Liger-Kernel
Liger-Kernel copied to clipboard
inference qwen2 model ,The reasoning is garbled and ValueError: Pointer argument (at 0) cannot be accessed from Triton (cpu tensor?)
trafficstars
🐛 Describe the bug
when I load model with AutoLigerKernelForCausalLM ,I get ValueError: Pointer argument (at 0) cannot be accessed from Triton (cpu tensor?)
when load mdoel Apply Model-Specific Patching APIs ,,The reasoning is garbled
Reproduce
import os
os.environ['CUDA_VISIBLE_DEVICES']='0,1'
import torch
from transformers import AutoTokenizer,AutoModelForCausalLM
from liger_kernel.transformers import AutoLigerKernelForCausalLM
model_path="Qwen/Qwen2-7B-Instruct"
tokenizer=AutoTokenizer.from_pretrained(model_path)

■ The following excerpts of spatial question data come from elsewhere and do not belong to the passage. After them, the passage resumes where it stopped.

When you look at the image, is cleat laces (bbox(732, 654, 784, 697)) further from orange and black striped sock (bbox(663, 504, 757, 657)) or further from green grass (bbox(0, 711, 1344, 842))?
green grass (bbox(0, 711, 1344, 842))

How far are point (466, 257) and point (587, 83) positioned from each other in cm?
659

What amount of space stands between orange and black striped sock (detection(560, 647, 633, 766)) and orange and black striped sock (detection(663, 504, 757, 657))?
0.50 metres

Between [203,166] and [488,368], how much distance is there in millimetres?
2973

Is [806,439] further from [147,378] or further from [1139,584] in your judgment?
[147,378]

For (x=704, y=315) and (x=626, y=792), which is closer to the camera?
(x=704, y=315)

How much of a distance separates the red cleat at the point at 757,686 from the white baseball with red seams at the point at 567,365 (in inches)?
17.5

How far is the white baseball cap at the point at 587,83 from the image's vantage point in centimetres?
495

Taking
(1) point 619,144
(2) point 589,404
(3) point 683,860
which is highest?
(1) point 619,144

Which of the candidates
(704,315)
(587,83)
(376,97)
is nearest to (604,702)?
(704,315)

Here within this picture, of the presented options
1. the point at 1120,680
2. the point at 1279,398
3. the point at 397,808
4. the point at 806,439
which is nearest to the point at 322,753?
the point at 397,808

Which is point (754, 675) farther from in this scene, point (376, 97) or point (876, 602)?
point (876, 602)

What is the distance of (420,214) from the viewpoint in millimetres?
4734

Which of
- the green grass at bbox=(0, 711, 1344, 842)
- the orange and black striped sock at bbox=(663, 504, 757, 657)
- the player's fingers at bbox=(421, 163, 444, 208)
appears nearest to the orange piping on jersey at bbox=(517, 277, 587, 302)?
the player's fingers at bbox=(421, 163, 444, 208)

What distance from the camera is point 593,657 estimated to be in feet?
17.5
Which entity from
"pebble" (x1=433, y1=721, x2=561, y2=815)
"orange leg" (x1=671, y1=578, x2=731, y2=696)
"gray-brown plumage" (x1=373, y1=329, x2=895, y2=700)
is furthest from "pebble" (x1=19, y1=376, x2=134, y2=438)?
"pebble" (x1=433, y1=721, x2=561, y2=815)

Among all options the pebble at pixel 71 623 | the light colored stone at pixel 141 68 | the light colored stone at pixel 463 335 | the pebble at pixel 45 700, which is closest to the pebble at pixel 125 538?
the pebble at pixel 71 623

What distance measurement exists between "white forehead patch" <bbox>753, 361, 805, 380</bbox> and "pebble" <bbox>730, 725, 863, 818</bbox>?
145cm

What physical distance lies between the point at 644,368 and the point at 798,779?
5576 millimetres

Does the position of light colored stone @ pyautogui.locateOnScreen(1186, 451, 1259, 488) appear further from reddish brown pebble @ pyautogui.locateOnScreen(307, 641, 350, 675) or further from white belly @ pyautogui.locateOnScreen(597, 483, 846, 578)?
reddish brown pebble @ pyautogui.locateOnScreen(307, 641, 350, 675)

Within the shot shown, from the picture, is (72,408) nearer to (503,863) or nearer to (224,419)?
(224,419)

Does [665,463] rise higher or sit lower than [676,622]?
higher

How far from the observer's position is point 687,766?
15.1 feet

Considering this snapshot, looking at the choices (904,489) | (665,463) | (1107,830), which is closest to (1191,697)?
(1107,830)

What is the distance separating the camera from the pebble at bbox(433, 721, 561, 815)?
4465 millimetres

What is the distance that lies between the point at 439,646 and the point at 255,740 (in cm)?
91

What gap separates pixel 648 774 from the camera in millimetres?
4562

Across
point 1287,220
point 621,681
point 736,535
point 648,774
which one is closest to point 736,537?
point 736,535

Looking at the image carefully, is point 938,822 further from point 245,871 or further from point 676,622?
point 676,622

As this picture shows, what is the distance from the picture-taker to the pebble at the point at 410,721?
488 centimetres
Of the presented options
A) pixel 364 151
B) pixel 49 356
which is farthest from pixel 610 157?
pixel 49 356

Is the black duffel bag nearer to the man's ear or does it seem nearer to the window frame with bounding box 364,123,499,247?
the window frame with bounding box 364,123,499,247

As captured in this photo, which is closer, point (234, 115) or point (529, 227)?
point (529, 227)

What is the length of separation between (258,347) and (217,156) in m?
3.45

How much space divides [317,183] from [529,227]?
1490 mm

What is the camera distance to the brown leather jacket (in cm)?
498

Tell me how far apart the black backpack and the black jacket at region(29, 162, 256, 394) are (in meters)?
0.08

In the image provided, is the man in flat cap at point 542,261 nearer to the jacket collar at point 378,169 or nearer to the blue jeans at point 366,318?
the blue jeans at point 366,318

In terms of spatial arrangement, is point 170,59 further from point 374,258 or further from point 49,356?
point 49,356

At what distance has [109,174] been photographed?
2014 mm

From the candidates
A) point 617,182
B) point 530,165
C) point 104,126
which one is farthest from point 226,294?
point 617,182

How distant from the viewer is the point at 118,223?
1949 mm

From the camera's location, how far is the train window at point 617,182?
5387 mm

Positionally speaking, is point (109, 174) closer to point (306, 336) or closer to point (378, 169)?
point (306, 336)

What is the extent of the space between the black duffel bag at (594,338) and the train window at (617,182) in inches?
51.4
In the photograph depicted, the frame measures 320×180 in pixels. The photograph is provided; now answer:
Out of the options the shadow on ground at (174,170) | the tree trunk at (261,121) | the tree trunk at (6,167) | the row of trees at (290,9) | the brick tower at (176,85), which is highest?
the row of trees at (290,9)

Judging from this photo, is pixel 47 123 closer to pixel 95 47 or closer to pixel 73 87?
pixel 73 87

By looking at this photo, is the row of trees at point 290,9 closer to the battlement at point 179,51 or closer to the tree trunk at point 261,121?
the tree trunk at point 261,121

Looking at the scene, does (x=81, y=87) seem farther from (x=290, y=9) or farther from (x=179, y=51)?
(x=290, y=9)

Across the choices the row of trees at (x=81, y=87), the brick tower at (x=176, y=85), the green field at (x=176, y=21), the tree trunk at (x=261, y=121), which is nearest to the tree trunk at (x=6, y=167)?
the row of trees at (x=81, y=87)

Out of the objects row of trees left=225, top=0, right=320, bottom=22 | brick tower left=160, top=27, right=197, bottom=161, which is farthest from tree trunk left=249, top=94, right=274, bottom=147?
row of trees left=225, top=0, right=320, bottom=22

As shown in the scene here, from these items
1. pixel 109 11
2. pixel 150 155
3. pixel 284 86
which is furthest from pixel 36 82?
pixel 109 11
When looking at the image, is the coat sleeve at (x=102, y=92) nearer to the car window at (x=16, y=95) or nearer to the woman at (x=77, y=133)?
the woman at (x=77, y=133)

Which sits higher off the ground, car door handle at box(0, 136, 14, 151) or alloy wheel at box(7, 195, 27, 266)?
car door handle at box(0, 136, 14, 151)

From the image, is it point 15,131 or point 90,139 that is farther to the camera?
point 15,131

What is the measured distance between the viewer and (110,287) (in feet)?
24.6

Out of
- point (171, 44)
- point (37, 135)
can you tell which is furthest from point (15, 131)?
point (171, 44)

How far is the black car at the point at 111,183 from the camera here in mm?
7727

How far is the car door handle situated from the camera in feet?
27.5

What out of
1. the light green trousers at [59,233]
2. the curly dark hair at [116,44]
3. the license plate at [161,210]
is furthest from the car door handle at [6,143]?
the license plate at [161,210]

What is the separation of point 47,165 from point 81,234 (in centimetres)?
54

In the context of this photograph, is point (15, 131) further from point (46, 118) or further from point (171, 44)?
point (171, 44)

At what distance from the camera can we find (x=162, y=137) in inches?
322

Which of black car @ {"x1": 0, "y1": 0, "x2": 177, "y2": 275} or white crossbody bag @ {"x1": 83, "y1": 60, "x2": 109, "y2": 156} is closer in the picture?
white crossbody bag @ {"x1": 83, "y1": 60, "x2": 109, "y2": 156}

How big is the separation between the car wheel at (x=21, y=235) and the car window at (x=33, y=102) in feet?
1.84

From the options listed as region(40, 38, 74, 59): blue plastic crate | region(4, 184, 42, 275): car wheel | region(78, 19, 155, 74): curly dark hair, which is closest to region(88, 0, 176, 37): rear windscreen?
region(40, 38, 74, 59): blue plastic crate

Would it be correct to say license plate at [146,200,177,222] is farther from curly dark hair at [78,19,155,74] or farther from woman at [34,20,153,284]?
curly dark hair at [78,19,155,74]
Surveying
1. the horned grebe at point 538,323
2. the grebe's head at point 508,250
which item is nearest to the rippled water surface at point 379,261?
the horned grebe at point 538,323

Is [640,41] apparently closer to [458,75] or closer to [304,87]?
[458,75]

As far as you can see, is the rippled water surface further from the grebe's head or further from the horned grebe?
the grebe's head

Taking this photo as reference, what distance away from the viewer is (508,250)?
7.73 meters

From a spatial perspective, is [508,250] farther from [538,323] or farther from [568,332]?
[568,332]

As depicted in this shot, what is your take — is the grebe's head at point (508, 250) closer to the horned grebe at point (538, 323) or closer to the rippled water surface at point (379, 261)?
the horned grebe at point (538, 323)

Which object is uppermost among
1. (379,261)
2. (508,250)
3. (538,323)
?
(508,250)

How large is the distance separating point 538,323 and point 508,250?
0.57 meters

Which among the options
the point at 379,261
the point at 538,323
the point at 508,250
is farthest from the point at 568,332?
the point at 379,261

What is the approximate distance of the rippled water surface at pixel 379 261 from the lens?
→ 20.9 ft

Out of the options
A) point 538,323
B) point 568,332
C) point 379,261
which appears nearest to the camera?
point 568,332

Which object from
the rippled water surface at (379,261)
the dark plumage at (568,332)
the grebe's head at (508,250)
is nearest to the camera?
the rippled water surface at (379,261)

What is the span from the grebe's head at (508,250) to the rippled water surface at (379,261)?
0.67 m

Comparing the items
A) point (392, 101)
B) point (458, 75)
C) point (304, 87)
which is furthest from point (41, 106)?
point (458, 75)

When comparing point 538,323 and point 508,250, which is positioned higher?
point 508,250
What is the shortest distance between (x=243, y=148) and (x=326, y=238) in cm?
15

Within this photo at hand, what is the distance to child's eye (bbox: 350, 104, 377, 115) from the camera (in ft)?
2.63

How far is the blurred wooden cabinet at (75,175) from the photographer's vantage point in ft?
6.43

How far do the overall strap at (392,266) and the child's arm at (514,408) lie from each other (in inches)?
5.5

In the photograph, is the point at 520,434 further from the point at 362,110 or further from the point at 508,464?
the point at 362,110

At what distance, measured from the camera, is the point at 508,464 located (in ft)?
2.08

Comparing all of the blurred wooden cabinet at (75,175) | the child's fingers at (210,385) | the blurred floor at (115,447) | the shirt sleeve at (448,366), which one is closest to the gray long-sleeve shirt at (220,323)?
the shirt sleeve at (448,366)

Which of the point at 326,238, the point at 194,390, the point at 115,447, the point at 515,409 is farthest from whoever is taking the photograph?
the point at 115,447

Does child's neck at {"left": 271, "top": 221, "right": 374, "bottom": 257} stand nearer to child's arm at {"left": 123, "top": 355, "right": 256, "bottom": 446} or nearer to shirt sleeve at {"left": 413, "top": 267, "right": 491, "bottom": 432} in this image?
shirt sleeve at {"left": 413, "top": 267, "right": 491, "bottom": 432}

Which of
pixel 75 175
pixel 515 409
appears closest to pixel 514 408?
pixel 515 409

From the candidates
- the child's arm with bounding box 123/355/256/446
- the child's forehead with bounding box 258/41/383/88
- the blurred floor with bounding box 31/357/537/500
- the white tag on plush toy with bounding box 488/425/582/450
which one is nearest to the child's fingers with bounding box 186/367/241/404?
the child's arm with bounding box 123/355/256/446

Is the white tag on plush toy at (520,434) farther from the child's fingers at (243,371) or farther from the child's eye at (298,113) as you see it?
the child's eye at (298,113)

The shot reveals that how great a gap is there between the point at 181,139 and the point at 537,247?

model=AutoModelForCausalLM.from_pretrained(model_path,trust_remote_code=True,device_map='cuda:0')
from liger_kernel.transformers import apply_liger_kernel_to_qwen2
apply_liger_kernel_to_qwen2()
apply_liger_kernel_to_qwen2(
rope=True,
swiglu=True,
cross_entropy=True,
fused_linear_cross_entropy=False,
rms_norm=False,
model=model,
)
Liger_model=AutoLigerKernelForCausalLM.from_pretrained(model_path,trust_remote_code=True,device_map='cuda:1')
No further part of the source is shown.